GLIMPSE: a tool to search through entire file systems

  • Authors:
  • Udi Manber;Sun Wu

  • Affiliations:
  • Department of Computer Science, University of Arizona, Tucson, AZ;Department of Computer Science, National Chung-Cheng University, Ming-Shong, Chia-Yi, Taiwan

  • Venue:
  • WTEC'94 Proceedings of the USENIX Winter 1994 Technical Conference on USENIX Winter 1994 Technical Conference
  • Year:
  • 1994

Quantified Score

Hi-index 0.02

Visualization

Abstract

GLIMPSE, which stands for GLobal IMPlicit SEarch, provides indexing and query schemes for file systems. The novelty of glimpse is that it uses a very small index - in most cases 2-4% of the size of the text - and still allows very flexible full-text retrieval including Boolean queries, approximate matching (i.e., allowing misspelling), and even searching for regular expressions. In a sense, glimpse extends agrep to entire file systems, while preserving most of its functionality and simplicity. Query times are typically slower than with inverted indexes, but they are still fast enough for many applications. For example, it took 5 seconds of CPU time to find all 19 occurrences of Usenix AND Winter in a file system containing 69MB of text spanning 4300 files.

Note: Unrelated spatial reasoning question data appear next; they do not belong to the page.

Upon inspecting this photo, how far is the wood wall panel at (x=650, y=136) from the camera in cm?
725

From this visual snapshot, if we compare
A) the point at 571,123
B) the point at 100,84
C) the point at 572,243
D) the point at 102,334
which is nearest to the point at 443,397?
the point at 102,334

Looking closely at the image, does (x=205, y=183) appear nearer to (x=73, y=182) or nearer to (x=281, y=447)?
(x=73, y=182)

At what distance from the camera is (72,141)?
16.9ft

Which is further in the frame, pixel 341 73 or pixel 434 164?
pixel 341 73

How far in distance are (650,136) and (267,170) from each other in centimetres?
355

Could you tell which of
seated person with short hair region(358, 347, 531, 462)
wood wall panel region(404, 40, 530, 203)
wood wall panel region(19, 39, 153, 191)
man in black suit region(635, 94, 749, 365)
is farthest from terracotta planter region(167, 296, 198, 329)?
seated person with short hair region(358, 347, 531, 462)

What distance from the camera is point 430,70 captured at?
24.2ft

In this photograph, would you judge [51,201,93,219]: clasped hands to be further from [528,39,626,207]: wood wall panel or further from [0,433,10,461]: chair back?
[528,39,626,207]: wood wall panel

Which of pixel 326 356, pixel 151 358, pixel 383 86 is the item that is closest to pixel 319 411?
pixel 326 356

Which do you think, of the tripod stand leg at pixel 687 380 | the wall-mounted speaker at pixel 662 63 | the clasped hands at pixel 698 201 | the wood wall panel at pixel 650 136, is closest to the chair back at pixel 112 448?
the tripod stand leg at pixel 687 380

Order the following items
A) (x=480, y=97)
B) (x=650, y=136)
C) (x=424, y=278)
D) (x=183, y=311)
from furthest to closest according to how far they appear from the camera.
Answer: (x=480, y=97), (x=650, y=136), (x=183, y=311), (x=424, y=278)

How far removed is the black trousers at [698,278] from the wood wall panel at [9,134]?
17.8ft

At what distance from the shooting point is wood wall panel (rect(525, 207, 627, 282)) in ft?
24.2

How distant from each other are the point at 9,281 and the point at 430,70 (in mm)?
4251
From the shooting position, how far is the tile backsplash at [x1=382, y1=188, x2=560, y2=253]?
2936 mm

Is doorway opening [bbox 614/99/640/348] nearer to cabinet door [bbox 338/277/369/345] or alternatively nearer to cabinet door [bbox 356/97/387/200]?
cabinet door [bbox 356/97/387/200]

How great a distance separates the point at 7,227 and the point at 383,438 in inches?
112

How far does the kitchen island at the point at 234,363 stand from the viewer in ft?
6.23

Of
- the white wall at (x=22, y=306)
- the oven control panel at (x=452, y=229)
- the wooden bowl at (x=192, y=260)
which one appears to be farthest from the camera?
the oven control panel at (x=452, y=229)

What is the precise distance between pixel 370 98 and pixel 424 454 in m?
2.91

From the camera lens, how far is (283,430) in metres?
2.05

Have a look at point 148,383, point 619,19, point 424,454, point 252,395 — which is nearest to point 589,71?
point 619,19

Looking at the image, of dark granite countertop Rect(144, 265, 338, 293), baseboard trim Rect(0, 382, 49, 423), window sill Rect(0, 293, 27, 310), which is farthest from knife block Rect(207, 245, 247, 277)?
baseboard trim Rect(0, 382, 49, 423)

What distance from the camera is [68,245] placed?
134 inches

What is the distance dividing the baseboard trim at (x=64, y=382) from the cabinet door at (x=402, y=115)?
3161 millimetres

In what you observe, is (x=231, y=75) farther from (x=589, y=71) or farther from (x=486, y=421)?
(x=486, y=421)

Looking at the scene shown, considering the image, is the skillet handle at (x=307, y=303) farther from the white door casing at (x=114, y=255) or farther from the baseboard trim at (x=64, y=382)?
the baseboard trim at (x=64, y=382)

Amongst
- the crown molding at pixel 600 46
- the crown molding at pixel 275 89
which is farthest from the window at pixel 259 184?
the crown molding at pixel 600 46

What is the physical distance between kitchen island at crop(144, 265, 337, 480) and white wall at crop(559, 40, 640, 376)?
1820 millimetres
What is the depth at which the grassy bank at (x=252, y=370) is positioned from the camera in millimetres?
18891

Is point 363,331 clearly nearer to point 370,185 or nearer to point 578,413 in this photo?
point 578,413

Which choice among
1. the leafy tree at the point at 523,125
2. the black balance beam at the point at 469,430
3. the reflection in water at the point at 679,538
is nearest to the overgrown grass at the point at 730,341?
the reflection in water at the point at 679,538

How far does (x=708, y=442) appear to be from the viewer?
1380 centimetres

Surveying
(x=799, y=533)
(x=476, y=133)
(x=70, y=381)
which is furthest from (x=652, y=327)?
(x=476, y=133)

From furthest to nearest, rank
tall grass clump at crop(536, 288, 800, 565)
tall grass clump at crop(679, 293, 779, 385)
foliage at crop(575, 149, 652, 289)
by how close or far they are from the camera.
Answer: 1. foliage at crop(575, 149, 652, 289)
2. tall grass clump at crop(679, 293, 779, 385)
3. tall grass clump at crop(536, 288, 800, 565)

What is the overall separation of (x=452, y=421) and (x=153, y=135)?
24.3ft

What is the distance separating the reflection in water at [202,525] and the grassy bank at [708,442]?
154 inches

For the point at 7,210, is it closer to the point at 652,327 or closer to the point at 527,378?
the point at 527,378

Glimpse is particularly designed for personal information, such as one's own file system. The main characteristic of personal information is that it is non-uniform and includes many types of documents. An information retrieval system for personal information should support many types of queries, flexible interaction, low overhead, and customization, All these are important features of glimpse.